Raw Canonical Coefficients
Variable Label Can1 Can2
SepalLength Sepal Length (mm) -.0829377642 0.0024102149
SepalWidth Sepal Width (mm) -.1534473068 0.2164521235
PetalLength Petal Length (mm) 0.2201211656 -.0931921210
PetalWidth Petal Width (mm) 0.2810460309 0.2839187853


Output 29.1.7: Iris Data: Canonical Means

Class Means on Canonical Variables
Species Can1 Can2
Setosa -7.607599927 0.215133017
Versicolor 1.825049490 -0.727899622
Virginica 5.782550437 0.512766605


The TEMPLATE and SGRENDER procedures are used to create a plot of the first two canonical variables.

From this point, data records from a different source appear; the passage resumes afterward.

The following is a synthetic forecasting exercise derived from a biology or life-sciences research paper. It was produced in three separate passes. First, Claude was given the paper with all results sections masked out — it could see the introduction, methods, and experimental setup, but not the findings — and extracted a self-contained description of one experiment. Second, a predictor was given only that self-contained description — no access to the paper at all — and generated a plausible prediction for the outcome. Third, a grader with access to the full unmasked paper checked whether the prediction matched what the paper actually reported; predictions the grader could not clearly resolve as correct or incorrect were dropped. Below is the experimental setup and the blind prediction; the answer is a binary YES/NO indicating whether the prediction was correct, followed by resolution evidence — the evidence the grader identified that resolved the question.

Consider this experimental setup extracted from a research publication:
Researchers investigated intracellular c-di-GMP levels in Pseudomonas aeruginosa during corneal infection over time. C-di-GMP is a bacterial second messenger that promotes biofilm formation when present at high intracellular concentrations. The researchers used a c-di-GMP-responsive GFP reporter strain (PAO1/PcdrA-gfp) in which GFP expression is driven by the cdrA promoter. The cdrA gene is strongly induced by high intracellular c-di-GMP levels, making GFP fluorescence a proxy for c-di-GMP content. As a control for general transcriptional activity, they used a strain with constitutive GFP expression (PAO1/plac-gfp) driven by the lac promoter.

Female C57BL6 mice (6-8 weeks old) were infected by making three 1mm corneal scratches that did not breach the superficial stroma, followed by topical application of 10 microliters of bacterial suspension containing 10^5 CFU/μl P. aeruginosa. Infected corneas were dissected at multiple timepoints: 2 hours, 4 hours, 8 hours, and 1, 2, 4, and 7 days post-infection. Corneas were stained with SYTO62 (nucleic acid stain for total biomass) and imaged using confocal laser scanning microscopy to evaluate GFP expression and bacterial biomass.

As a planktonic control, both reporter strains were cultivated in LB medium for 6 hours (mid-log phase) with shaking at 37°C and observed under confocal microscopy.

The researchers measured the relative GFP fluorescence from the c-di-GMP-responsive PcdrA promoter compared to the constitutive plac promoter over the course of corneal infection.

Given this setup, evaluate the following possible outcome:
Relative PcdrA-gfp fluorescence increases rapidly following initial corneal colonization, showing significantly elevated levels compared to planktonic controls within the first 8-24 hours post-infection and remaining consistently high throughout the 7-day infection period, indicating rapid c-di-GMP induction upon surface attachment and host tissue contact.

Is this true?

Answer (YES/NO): NO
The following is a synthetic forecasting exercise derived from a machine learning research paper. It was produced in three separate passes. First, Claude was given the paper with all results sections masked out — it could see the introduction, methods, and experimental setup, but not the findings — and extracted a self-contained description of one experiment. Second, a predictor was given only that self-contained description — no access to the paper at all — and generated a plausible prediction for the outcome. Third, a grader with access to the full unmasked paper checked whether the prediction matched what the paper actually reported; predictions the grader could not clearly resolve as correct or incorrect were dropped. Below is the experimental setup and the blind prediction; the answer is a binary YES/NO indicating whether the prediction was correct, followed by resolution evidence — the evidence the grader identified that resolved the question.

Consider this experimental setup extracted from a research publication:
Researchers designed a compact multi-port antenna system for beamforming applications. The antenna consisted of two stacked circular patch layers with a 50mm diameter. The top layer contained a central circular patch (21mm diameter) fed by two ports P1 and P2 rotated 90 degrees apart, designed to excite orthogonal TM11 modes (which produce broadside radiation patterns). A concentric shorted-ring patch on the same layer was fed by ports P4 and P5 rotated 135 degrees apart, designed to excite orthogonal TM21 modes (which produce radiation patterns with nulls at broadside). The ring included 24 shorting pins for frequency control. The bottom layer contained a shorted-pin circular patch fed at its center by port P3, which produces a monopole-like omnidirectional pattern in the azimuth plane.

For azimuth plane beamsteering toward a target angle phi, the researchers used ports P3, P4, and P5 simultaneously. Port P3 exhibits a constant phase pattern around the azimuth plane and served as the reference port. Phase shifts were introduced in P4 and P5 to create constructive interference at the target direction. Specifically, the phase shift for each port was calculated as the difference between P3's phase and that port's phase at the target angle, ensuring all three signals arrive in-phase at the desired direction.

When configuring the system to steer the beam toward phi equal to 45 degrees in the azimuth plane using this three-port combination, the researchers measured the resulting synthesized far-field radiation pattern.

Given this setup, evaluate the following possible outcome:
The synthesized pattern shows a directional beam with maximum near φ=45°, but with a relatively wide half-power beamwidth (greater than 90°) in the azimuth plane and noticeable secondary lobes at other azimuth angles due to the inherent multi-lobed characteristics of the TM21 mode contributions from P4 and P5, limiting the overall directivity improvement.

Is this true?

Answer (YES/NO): NO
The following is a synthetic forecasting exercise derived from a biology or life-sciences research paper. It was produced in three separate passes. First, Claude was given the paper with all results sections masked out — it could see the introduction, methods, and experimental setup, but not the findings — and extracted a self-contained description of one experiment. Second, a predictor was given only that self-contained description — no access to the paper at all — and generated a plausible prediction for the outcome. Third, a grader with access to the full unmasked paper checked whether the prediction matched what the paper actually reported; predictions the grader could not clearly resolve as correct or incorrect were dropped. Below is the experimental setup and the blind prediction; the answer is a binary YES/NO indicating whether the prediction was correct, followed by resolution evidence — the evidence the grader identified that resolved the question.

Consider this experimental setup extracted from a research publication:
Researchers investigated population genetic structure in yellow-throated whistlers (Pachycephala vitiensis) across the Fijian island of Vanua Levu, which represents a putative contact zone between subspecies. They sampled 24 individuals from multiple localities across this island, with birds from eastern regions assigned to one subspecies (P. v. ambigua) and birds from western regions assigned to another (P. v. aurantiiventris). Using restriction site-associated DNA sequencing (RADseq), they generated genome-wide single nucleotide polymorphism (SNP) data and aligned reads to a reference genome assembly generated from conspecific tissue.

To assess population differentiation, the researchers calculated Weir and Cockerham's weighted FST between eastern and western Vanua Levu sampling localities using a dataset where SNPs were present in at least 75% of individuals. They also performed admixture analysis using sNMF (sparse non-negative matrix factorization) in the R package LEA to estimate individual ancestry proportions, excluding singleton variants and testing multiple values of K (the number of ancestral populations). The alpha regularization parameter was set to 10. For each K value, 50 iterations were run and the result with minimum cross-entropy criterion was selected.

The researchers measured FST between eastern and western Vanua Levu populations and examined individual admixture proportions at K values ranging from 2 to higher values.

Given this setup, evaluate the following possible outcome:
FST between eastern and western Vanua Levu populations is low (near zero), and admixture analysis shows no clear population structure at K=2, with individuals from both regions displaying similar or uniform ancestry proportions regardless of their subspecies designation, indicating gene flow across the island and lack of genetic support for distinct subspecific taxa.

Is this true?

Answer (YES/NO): NO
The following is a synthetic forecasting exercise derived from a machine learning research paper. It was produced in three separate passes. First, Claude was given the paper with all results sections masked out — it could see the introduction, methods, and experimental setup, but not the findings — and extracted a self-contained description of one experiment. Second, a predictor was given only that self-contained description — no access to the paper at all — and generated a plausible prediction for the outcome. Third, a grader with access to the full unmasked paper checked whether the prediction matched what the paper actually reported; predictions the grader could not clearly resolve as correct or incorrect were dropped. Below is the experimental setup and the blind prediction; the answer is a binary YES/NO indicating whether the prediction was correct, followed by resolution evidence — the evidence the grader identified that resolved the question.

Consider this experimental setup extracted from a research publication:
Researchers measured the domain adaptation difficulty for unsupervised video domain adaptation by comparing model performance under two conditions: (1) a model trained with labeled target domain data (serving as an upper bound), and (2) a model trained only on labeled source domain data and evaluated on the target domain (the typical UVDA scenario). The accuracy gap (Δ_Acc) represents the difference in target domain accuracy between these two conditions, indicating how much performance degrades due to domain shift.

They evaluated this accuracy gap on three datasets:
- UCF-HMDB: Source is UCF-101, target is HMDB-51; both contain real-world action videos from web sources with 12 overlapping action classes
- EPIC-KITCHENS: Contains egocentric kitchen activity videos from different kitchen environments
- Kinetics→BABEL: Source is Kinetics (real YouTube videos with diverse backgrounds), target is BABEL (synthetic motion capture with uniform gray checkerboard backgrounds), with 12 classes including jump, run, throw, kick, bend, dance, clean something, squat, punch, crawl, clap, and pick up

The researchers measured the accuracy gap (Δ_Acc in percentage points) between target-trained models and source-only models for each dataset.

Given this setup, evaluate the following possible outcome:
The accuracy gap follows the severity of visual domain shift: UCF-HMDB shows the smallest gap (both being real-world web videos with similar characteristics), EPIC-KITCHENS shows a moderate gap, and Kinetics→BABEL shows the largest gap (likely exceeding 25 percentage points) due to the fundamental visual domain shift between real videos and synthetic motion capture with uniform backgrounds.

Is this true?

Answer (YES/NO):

The following statements produce Output 29.1.8:

proc template;
   define statgraph scatter;
      begingraph;
         entrytitle 'Fisher (1936) Iris Data';
         layout overlayequated / equatetype=fit
            xaxisopts=(label='Canonical Variable 1')
            yaxisopts=(label='Canonical Variable 2');
            scatterplot x=Can1 y=Can2 / group=species name='iris';
            layout gridded / autoalign=(topleft);
               discretelegend 'iris' / border=false opaque=false;
            endlayout;
         endlayout;
      endgraph;
   end;
run;

proc sgrender data=outcan template=scatter;
run;

Output 29.1.8: Iris Data: Plot of First Two Canonical Variables

Iris Data: Plot of First Two Canonical Variables


The plot of canonical variables in Output 29.1.8 shows that of the two canonical variables, Can1 has more discriminatory power.